Sra. Acadêmica Zélia Gattai,
A Academia Brasileira de Letras recebe agora a escritora Zélia Gattai: a romancista, a memorialista, a autora de Literatura Infanto-Juvenil, a narradora criativa, fluente e natural. Por detrás dela, é fácil divisar uma outra silhueta muito querida, que não consegue disfarçar o seu regozijo e o seu aplauso, neste momento especial. Refiro-me evidentemente ao irresistível fabulador da Bahia e da liberdade, seus dois temas entranháveis. Aquele que soube cravar em palavras os saberes e os sabores da sua terra e da sua gente, aquele que partiu sem o nosso consentimento e nos deixou o vazio inaceitável.
I
O itinerário de Zélia Gattai talvez deva ser demarcado em dois grandes momentos, em duas saudáveis utopias. Primeiramente, é o embarque da família Gattai no porto de Gênova, no Città di Roma, em 1890. Na bagagem, poucos pertences; na alma, muitos sonhos. As justificativas imigratórias se multiplicavam e alimentavam projetos de vida de europeus até então enraizados. Essas justificativas não raro se contradiziam. No caso dos italianos, napolitanos ou toscanos, predominava a esperança de paraísos sociais, que logo se revelaram ilusórios; também a mitificação laboral do Éden tropical, dotado de condições especiais de trabalho; e finalmente a fuga antecipada dos primeiros esboços fascistas.
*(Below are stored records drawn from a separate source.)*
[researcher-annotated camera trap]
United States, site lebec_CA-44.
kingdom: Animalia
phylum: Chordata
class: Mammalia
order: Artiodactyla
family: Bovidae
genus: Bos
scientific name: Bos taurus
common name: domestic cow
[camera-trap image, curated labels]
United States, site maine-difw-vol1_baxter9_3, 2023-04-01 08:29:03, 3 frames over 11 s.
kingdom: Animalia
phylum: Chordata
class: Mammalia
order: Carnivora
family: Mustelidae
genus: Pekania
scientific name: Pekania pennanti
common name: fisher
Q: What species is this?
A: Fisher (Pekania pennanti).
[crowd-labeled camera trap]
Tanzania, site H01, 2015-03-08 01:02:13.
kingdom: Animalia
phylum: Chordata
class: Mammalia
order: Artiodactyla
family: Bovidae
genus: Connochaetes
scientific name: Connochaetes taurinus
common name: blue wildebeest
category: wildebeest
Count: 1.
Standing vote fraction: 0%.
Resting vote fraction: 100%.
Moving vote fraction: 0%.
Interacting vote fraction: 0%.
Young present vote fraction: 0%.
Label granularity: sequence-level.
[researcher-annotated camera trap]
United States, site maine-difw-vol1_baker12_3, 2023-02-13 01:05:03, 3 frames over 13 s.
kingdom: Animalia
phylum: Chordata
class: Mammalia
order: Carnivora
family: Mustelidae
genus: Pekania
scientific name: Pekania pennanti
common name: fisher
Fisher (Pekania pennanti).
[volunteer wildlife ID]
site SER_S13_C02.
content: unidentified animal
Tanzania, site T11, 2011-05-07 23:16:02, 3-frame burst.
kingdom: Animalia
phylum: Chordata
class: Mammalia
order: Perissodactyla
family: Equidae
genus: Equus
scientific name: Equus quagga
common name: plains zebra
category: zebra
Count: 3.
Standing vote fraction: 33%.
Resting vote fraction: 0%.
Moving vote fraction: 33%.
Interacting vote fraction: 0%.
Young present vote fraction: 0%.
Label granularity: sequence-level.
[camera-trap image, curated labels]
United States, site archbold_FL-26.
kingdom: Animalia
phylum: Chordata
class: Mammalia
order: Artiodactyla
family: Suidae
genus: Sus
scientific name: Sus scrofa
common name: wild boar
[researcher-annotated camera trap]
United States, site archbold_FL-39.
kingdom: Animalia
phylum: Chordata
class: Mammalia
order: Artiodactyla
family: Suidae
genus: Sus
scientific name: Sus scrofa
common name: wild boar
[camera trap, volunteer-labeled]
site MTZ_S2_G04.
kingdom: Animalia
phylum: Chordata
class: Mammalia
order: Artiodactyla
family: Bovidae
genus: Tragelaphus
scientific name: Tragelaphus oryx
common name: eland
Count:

O imaginário político que recebia impulsos dos casos Dreyfus, na França, e Sacco e Vanzetti, nos Estados Unidos, se associava às utopias da virada do século. A saga de uma Itália transplantada deitava raízes no solo brasileiro. E fertilizava. É provável que a “Colônia Socialista Experimental”, a “Lega Lombarda”, as “Classes Laboriosas” não estejam de todo esquecidas na América Latina. Anarquistas, Graças a Deus narra, de modo irretocável, essa façanha libertária dos Gattai. O estilo de Zélia Gattai consegue levar a efeito, com exemplar perícia, a combinação astuciosa de referência histórica e ocorrência cotidiana. É quando a Literatura estabelece um enlace profícuo com a História.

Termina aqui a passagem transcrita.